[begin TEXT BLOCK]
We left Leon and returned to our hotel with a couple pizzas (the box said Italian flavour in a Nicaraguanese style) and spent the heat of the day in the pool.  We did think about returning to Leon to see it in the evening but decided that relaxing was far mor enjoyable. Paul did have to return to pick up our laundry, which was not ready, and he said we would return in the morning instead of two hours after the initial scheduled pick up time.

 



April 25th – EXTREME SAND BOARDING


One of the top things to do in the Leon area is to go to Cerro Negro Volcano and sand board down the volcano.  Well, we couldn’t not do that! We hope you’re not hating the double negatives there! We left the hotel and made our way down roads that gave us flashbacks to our adventure going to Telica Volcano but this time we arrived unscathed.

We were unsure how the process of volcano boarding would work, especially since we were not on a formal tour.  The process to rent the equipment was easy, we were given safety glasses, gloves and denim overalls as well as a sand board to toboggan down the mountain on.  To our surprise we had to hike with all this equipment to the top of the volcano and the hike was nothing to scoff at.

Paul thought it best to take off his shorts and shirt and put on his overalls right away while Kendra hiked her overalls up the mountains.  Each of us think our plan was better, but regardless we were sweating buckets carrying our gear up the mountain.  Thankfully the views were worth it and the videos and pictures of us sand boarding (tobogganing) down a mountain look EXTREME. 

In truth it was a lot of work for a few moments of fun.  We are glad we did it but decided against hiking the 30 or 45 minutes back up the mountain to do it again.
[end TEXT BLOCK]
[begin PROVIDED MATERIAL]
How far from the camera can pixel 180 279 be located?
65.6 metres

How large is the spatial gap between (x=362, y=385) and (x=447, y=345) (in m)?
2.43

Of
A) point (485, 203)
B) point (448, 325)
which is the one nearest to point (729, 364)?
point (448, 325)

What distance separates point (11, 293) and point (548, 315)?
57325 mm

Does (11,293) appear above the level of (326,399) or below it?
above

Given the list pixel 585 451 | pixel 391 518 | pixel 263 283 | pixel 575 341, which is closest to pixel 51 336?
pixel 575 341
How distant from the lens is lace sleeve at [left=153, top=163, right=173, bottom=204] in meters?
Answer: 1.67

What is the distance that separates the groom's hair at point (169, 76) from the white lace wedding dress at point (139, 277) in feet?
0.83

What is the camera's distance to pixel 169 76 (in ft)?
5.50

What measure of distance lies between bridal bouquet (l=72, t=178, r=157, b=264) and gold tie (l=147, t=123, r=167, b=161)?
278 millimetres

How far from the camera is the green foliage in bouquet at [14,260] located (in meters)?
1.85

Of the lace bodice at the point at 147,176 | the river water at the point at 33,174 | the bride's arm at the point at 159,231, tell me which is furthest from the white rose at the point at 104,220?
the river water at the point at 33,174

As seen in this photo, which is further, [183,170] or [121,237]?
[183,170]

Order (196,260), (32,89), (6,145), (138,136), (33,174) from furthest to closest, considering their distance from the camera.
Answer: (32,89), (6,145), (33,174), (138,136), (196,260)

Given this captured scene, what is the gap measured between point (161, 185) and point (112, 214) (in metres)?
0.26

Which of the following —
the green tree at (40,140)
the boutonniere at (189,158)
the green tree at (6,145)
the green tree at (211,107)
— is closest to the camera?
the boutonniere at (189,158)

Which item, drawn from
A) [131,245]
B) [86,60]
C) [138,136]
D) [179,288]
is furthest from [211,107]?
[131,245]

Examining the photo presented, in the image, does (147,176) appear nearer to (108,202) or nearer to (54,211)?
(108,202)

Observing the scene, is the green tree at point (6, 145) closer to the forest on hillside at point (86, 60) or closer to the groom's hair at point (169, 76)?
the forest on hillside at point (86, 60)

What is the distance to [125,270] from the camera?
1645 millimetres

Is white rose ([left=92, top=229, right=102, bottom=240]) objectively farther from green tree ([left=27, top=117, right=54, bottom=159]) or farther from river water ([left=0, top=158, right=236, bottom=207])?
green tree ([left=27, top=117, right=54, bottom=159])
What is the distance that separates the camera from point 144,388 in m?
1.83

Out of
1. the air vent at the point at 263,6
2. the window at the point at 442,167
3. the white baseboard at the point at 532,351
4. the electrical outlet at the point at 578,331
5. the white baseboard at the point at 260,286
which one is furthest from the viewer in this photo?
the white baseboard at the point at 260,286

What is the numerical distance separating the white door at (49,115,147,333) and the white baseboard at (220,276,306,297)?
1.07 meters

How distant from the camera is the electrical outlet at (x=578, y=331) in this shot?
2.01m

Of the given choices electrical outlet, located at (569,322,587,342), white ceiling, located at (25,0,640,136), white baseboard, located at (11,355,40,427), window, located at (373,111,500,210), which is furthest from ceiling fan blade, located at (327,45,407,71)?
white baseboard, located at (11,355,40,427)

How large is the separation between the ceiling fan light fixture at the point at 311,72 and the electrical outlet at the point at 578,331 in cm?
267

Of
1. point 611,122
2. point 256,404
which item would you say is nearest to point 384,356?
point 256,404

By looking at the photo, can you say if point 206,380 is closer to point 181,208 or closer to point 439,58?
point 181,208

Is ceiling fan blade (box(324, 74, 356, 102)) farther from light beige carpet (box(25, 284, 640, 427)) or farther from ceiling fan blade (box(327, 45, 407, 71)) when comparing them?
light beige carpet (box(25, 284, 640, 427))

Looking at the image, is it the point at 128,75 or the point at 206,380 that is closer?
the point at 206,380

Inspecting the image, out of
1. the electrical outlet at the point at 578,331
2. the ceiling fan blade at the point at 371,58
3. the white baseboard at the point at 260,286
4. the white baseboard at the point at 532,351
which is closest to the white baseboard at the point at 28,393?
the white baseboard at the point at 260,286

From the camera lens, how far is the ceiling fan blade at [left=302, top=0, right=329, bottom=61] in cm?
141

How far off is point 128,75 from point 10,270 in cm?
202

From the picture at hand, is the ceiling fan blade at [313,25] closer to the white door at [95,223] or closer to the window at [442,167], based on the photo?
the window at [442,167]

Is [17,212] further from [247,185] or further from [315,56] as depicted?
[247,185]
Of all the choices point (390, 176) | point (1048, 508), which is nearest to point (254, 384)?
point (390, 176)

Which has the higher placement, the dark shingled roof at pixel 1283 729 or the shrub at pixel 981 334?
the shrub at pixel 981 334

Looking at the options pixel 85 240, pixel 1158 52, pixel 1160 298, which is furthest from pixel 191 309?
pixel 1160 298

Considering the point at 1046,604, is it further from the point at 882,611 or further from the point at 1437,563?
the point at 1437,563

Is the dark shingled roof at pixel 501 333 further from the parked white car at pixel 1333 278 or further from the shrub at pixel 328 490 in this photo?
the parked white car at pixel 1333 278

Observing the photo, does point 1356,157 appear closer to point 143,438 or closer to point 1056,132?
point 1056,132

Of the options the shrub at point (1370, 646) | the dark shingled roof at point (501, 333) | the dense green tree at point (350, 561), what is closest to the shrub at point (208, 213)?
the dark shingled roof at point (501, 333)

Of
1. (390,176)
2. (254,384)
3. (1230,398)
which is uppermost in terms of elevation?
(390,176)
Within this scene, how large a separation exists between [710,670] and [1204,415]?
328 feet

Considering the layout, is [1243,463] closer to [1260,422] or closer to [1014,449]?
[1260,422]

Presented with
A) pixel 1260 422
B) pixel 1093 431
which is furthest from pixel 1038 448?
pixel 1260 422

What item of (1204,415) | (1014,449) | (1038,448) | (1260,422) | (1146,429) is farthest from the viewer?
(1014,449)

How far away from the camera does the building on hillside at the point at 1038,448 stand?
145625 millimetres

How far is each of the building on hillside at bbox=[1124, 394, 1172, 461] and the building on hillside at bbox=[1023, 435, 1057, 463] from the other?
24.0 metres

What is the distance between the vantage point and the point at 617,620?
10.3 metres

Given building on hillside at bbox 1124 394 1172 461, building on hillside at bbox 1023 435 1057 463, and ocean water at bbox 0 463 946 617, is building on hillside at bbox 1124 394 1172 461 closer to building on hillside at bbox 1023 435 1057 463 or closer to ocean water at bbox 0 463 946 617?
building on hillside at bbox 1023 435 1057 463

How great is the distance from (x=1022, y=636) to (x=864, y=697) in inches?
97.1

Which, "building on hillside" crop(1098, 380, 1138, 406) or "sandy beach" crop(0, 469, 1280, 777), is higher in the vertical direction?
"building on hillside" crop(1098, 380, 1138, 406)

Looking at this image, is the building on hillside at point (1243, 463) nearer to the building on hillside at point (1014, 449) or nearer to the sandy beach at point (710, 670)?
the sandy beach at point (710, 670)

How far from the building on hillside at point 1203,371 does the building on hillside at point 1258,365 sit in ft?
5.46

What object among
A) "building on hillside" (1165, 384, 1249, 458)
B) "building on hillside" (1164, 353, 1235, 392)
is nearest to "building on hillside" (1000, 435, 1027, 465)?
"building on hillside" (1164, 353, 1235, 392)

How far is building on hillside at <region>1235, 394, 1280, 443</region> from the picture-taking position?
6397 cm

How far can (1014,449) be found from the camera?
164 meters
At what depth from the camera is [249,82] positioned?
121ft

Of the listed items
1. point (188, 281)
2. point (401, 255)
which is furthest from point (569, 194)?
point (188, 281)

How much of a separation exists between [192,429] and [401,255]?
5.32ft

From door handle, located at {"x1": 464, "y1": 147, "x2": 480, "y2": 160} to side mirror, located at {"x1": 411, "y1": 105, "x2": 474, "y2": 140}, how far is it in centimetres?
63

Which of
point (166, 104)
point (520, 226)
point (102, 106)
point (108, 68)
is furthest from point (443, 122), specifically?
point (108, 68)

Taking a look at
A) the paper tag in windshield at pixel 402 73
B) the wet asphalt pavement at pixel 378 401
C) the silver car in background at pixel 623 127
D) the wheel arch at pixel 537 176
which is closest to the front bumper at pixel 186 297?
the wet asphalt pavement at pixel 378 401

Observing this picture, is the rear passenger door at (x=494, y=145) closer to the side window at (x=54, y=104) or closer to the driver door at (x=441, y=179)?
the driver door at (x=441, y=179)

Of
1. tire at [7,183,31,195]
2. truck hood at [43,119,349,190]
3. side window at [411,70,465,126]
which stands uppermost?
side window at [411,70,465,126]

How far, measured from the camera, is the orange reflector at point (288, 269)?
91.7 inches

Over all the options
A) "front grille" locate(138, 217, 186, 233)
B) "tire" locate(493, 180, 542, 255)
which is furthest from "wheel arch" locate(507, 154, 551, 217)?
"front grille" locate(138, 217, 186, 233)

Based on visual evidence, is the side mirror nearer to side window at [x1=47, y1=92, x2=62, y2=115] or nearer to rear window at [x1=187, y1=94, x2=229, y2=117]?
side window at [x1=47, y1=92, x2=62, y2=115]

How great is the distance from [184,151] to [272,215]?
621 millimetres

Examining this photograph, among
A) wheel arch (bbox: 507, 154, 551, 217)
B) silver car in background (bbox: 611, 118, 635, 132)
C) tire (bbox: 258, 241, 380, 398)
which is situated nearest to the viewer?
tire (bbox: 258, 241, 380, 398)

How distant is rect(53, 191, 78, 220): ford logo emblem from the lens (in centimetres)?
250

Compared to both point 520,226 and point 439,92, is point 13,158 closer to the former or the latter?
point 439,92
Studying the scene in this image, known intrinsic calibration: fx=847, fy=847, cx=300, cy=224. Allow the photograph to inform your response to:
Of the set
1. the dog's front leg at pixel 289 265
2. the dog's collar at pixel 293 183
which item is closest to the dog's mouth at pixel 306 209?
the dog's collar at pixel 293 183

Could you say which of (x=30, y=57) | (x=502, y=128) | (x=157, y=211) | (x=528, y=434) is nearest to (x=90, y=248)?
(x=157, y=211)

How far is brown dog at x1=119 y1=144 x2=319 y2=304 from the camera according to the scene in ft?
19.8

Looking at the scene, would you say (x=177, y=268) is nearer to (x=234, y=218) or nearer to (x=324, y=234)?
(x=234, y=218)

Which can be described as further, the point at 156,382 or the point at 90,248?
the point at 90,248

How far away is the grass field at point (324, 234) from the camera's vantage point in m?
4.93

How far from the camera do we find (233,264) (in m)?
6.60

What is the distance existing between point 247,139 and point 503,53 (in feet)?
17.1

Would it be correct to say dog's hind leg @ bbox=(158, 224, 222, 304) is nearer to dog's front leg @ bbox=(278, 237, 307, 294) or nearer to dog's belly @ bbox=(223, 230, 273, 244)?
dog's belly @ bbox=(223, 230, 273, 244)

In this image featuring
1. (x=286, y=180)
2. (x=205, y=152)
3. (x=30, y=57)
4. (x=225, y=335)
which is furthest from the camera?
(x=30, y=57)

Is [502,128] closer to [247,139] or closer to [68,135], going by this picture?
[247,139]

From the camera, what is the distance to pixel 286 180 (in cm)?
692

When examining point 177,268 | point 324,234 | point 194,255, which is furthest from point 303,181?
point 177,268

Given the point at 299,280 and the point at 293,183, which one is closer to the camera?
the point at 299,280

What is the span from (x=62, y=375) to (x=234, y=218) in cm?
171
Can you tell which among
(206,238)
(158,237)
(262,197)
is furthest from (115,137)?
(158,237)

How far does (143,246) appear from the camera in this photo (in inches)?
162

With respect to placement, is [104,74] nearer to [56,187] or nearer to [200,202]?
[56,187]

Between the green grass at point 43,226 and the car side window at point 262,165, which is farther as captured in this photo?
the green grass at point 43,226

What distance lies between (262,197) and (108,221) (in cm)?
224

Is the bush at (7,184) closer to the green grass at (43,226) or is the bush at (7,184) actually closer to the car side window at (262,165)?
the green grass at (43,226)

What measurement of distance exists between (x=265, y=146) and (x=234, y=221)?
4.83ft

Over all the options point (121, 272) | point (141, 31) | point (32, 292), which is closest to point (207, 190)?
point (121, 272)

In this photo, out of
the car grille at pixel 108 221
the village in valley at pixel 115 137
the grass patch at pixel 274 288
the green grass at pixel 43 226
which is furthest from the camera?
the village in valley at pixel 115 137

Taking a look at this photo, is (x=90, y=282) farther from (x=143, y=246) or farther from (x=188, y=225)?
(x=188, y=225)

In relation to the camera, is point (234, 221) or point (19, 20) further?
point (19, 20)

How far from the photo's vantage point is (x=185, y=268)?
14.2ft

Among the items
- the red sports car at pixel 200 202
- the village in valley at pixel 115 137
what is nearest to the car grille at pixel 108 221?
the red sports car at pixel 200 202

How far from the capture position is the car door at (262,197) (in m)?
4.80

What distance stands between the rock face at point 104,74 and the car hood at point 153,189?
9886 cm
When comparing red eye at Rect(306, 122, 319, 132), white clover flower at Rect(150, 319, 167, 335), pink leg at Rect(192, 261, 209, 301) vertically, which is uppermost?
[end PROVIDED MATERIAL]
EXERCISE DESCRIPTION:
Extract the travel journal passage about Leon and volcano sand boarding from above, reproducing it word for word in full.

ANSWER TO THE PROBLEM:
We left Leon and returned to our hotel with a couple pizzas (the box said Italian flavour in a Nicaraguanese style) and spent the heat of the day in the pool.  We did think about returning to Leon to see it in the evening but decided that relaxing was far mor enjoyable. Paul did have to return to pick up our laundry, which was not ready, and he said we would return in the morning instead of two hours after the initial scheduled pick up time.

 



April 25th – EXTREME SAND BOARDING


One of the top things to do in the Leon area is to go to Cerro Negro Volcano and sand board down the volcano.  Well, we couldn’t not do that! We hope you’re not hating the double negatives there! We left the hotel and made our way down roads that gave us flashbacks to our adventure going to Telica Volcano but this time we arrived unscathed.

We were unsure how the process of volcano boarding would work, especially since we were not on a formal tour.  The process to rent the equipment was easy, we were given safety glasses, gloves and denim overalls as well as a sand board to toboggan down the mountain on.  To our surprise we had to hike with all this equipment to the top of the volcano and the hike was nothing to scoff at.

Paul thought it best to take off his shorts and shirt and put on his overalls right away while Kendra hiked her overalls up the mountains.  Each of us think our plan was better, but regardless we were sweating buckets carrying our gear up the mountain.  Thankfully the views were worth it and the videos and pictures of us sand boarding (tobogganing) down a mountain look EXTREME. 

In truth it was a lot of work for a few moments of fun.  We are glad we did it but decided against hiking the 30 or 45 minutes back up the mountain to do it again.